Akibat ‘’hobi kudeta’ itu, karir Assad di kancah politik Suriah dan Timur Tengah terkesan dipenuhi dengan kekerasan dan kelicinan.
(Baca juga: Perang Enam Hari, Mengingat Kembali Sejarah Jatuhnya Yerusalem ke Tangan Israel)
Pada awalnya Assad tidak mendukung program penyatuan bangsa Arab dalam Persatuan Republik Arab pada 1958 yang digagas Presidej Mesir Gamal Abdel Nasser.
Saat itu Suriah memang tergabung dalam proses yang digagas oleh Nasser itu.
Sebagi pilot muda, Assad sudah punya pengaruh akibat kepiawaiannya mengemudikan pesawat tempur Gloster Meteor dan keanggotaannya pada Partai Ba’ath.
Akibat pembangkangannya Assad ditangkap dan dipenjara pada 1961.
Namun sekeluarnya dari penjara, karir Assad justru meningkat, seiring dengan makin populernya Partai Ba’ath di Suriah.
Assad ditunjuk menjadi Panglima Angkatan Udara Suriah pada 1964, dan seiring dengan kekuasaan yang semakin tinggi, ia pun semakin oportunis.

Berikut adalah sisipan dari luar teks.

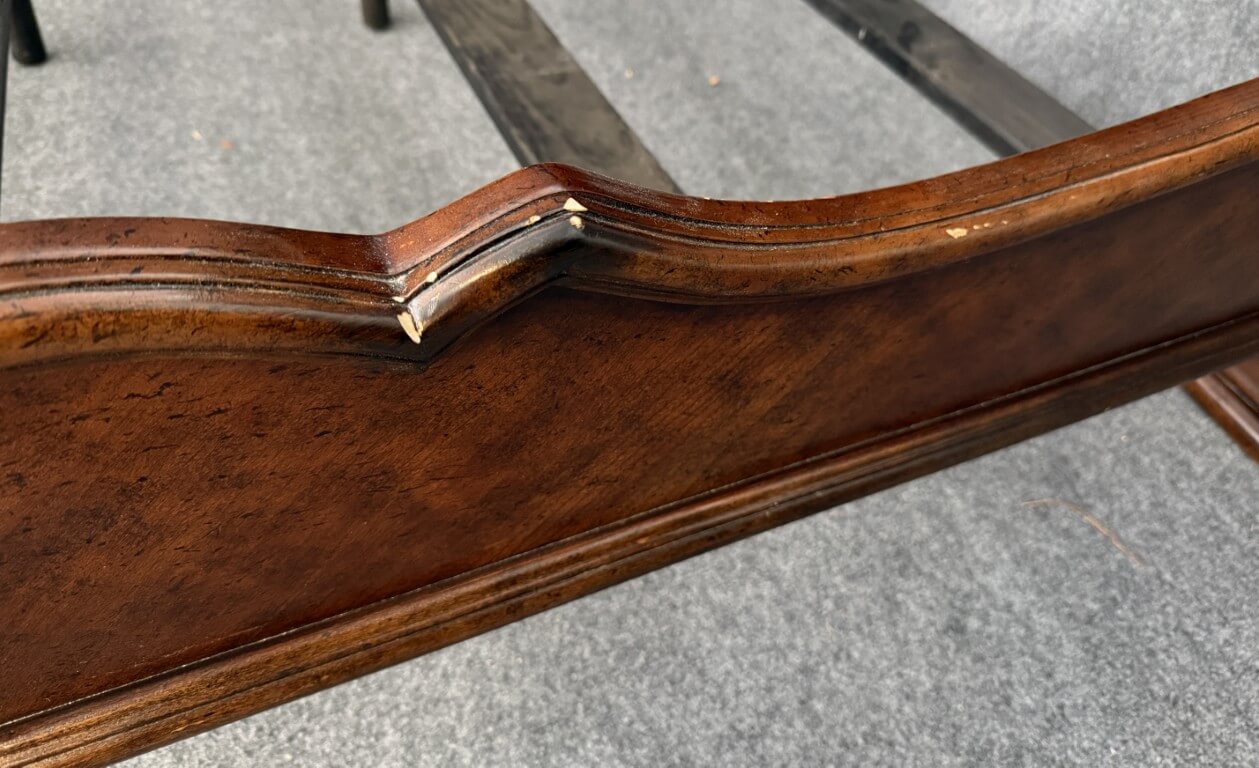 Michael Amini Windsor Court King Size Bed Frame Michael Amini Windsor Court King Size Bed Frame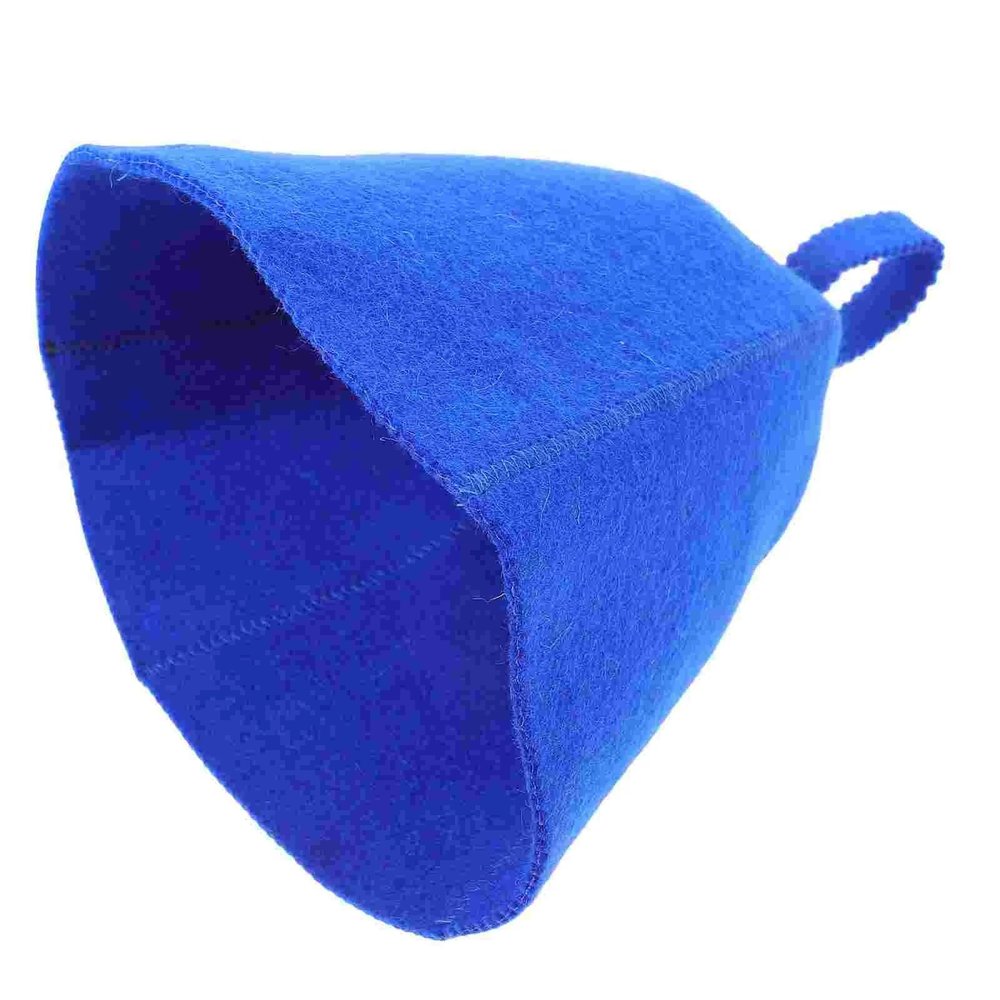 AHIOJEGX Breathable Sauna Hat, Comfortable, Reusable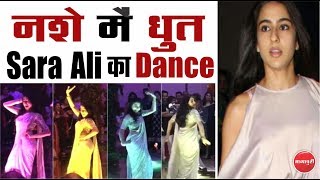 "Sara Ali Khan" First Public Dance On Divya Bharti's Most Popular Song "Saat Samundar Paar"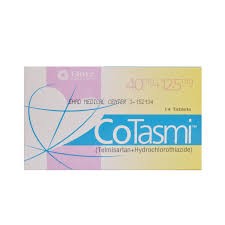 Co Tasmi 40mg+12.5mg Tab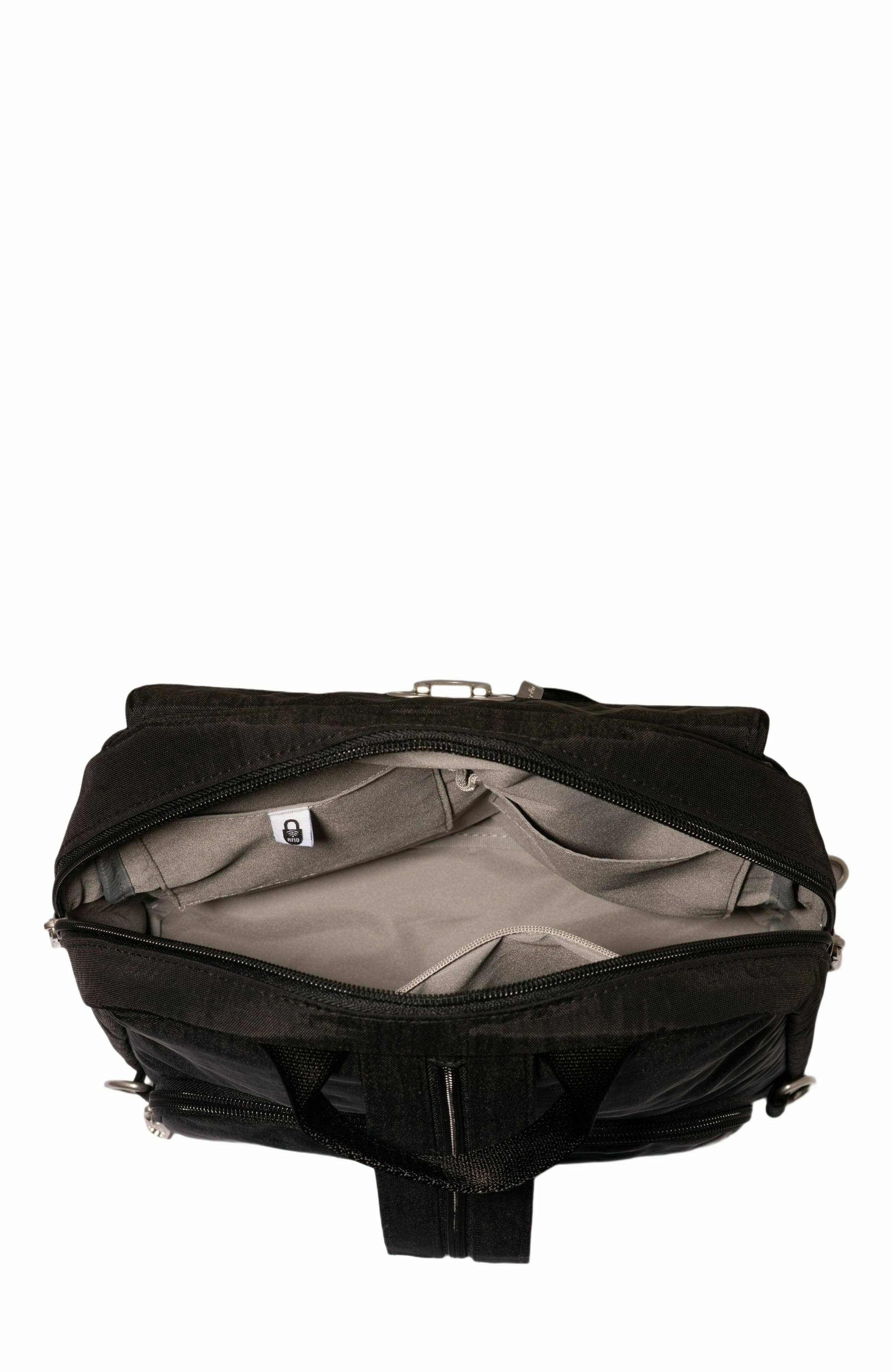 Coastal Flip Lock Day Pack, Alternate, color, BLACK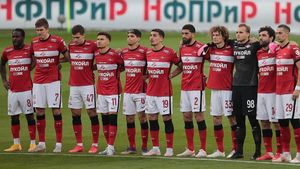 Spartak Leads Akron 2-0 In FONBET Cup Quarterfinal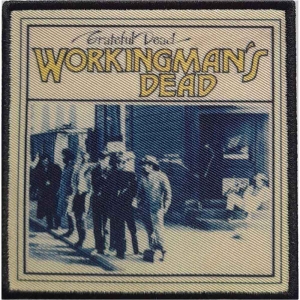 Grateful Dead - Workingman's Dead Printed Patch in der Gruppe MERCHANDISE / Merch / Pop-Rock bei Bengans Skivbutik AB (5537916)
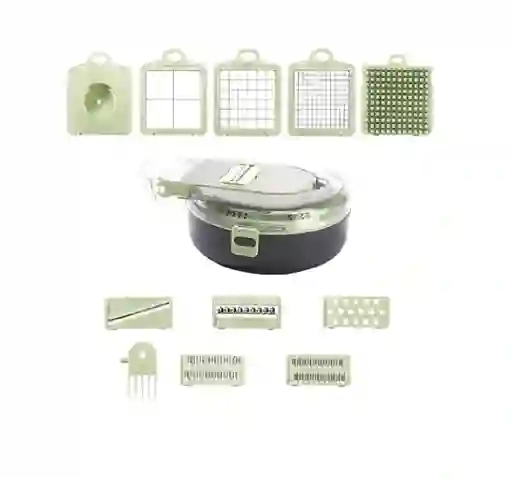 Picadora Kitchen Vegetables Sr And De 9 Cuchillas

Puncaknya adalah pada tahun 1966, ketika sebagai Menteri Pertahanan ia menandatangani kerjasama militer dengan Mesir demi mengganyang Israel.
Kekalahan Suriah dari Israel yang berakibat dicaploknya Dataran Tinggi Golan oleh Israel agaknya membuat Assad dendam.